- 作業課題
ナイトセミナーの報告文のうち、「新型コロナウィルスによる感染」から「の可能性をとても感じました.」までを一字一句違えずに書き写しなさい。

- 本文抜粋
((

2022年10月14日(金)に、地域包括ケアシステム ナイトセミナーを開催しました。今回は、頚髄損傷となった元技術者の方を講師に迎え、「頚髄損傷の元技術者がITを纏って、世界を広げる」をテーマとして、アクセシビリティなどのITを駆使した自宅(スマートホーム)やその生活について、ご講演いただきました。
地域に注目が集まっている昨今、専門職は,障害のある方が退院後に自宅でどのように生活するのか、生活できるのか、どうすればその方が望む生活を送れるのかを予測しながら、病院や地域でリハビリテーションや支援を行う必要があります。今回は、作業療法士や理学療法士などのリハビリテーション職種以外に、看護師、保健師、介護支援専門員、歯科衛生士、介護福祉士など、約100名の専門職種の方々にご参加いただきました。
新型コロナウィルスによる感染症の影響により、地域との繋がりが行いにくい状況もありますが、そのような理由で提供できるサービスの量や質を落とすことは本来はあってはいけないため、このような状況下でどのような解決方法があるのか、どうすればさらに良いサービスを提供できるかをそれぞれの職種が追い求めていることが読み取れ,運営側としても嬉しい気持ちとそれに応える必要性の責任を感じました。
内容は,目から鱗の内容が盛り沢山で、あっという間の120分でした。頚髄損傷となり、電動車椅子での生活をされている様子として、屋外から自宅に入るシステム、自宅内での快適に生活するための環境調整、仕事などについて、ご紹介いただきました。屋外から自宅に入るシステムとしては、電動車椅子に乗って一人で玄関のドアの鍵やドアをどのように開閉するのかをご説明いただきました.自宅内で快適に生活するための環境調整としては,Alexaを利用して音声で自宅内の家電を操作する方法をお話しいただきました.その話の中で,頚髄損傷となり、車椅子での生活となっても、ITの利用や家族、専門職の協力があれば、一般的な家族と変わりなく過ごすことができていると仰っていました。また、仕事の仕方については,音声やチンコントロール(顎でジョイスティックを操作)でスムーズに行っており,今回の研修資料もご自身で作成されたのですが、内容も見栄えもとても素晴らしく、音声やチンコントロールで作成された資料とは説明がなければわからないレベルでした。これほどまでに,音声やチンコントロールを使いこなしている方を初めて見て,アクセシビリティの可能性をとても感じました.
今回のようなアクセシビリティなどのITを駆使したスマートホームについては,元技術者としての経験があった方からこそ実現できたとお話がありましたが,道具の提供や環境調整を行うことで,その人らしい生活を送るための提案をする役割を担っている作業療法士が本来であれば,知っておくべき内容ですし,提案する必要があると思われます.知識や技術があるかないかで,提案できる生活が大きく変わってしまうため,時代に合わせて,色々な情報にアンテナをはり,臨機応変に支援していくことの大切さを改めて感じた研修となりました.ご講演いただいた金子様,とても貴重なお話を誠にありがとうございました.

))

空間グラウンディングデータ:
((

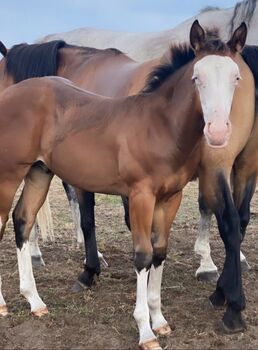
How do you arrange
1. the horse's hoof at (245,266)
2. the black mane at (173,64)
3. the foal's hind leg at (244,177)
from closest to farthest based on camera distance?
the black mane at (173,64) < the foal's hind leg at (244,177) < the horse's hoof at (245,266)

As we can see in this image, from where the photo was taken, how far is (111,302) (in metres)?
4.12

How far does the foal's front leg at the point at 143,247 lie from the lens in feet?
10.9

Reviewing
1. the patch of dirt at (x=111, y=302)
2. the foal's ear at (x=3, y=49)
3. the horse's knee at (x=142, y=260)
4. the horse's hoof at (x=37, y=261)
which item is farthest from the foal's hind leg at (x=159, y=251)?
the foal's ear at (x=3, y=49)

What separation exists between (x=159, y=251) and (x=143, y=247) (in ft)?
0.94

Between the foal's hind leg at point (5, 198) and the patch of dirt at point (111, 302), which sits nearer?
the patch of dirt at point (111, 302)

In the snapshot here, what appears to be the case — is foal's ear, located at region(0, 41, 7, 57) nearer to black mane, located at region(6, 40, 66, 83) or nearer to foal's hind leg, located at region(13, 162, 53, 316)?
black mane, located at region(6, 40, 66, 83)

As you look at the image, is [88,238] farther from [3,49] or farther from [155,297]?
[3,49]

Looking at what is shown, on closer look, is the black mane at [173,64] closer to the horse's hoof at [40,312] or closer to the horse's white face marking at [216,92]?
the horse's white face marking at [216,92]

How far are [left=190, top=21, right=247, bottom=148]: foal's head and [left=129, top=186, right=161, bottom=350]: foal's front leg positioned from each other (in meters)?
0.57

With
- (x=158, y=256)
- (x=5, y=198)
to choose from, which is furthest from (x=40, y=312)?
(x=158, y=256)

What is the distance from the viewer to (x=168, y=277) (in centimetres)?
468

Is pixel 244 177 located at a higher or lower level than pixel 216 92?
lower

))

- 解答
新型コロナウィルスによる感染症の影響により、地域との繋がりが行いにくい状況もありますが、そのような理由で提供できるサービスの量や質を落とすことは本来はあってはいけないため、このような状況下でどのような解決方法があるのか、どうすればさらに良いサービスを提供できるかをそれぞれの職種が追い求めていることが読み取れ,運営側としても嬉しい気持ちとそれに応える必要性の責任を感じました。
内容は,目から鱗の内容が盛り沢山で、あっという間の120分でした。頚髄損傷となり、電動車椅子での生活をされている様子として、屋外から自宅に入るシステム、自宅内での快適に生活するための環境調整、仕事などについて、ご紹介いただきました。屋外から自宅に入るシステムとしては、電動車椅子に乗って一人で玄関のドアの鍵やドアをどのように開閉するのかをご説明いただきました.自宅内で快適に生活するための環境調整としては,Alexaを利用して音声で自宅内の家電を操作する方法をお話しいただきました.その話の中で,頚髄損傷となり、車椅子での生活となっても、ITの利用や家族、専門職の協力があれば、一般的な家族と変わりなく過ごすことができていると仰っていました。また、仕事の仕方については,音声やチンコントロール(顎でジョイスティックを操作)でスムーズに行っており,今回の研修資料もご自身で作成されたのですが、内容も見栄えもとても素晴らしく、音声やチンコントロールで作成された資料とは説明がなければわからないレベルでした。これほどまでに,音声やチンコントロールを使いこなしている方を初めて見て,アクセシビリティの可能性をとても感じました.